Tuesday 9
Conceptual Tools for Neurobiology B (submitted papers)

› 11:00 - 11:20 (20min)
› 003
Re-Thinking Neuroconstructivism through Dynamic (neuro)-Enskilment: a critique of Neo-Nativism
Mirko Farina  1@  
1 : Macquarie University  -  Website
NSW 2006 Australia -  Australia

In this paper I discuss three views - 1) Gary Marcus' neo-nativism, 2) standard neuroconstructivism, and 3) dynamic neuro-enskilment - that explain human cognitive and cortical development from different standpoints. I then compare these views and critically analyse the links between them. I do so with two goals in mind. First, I wish to demonstrate that neo-nativism is not that distinct from standard neuroconstructivism: and second, I want to show that standard neuroconstructivism, in order to fully account for recent empirical findings, needs to be updated and radicalized along the lines envisaged by the dynamic neuro-enskilment view.

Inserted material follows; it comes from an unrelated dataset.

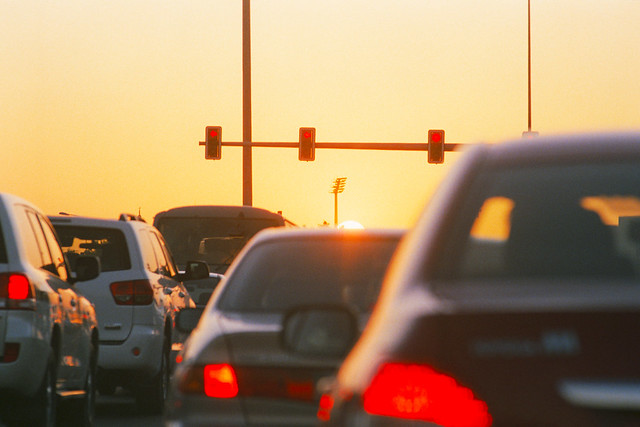 Sundown Traffic Doha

In section 1, I offer the reader a short description for each of the three accounts at stake, provide some general philosophical background for each of the three understandings discussed, and thus briefly contextualize them within the current philosophical literature. In section 2, I assess Marcus' attempt to reconcile nativism with developmental flexibility. In section 3, I argue that in structurally reconfiguring nativism, Marcus ends up transforming it out of a recognizable form, and claim that his view can be accommodated within the more general framework provided by standard neuroconstructivism. In section 4, I focus on recent empirical findings in neuropsychology and cultural/social neuroscience, and propose a significant revision to standard neuroconstructivism, thus developing the dynamic neuro-enskilment view. I conclude the paper (section 5) by analyzing the implications of the results discussed in section 4 for both neo-nativism and standard neuroconstructivism.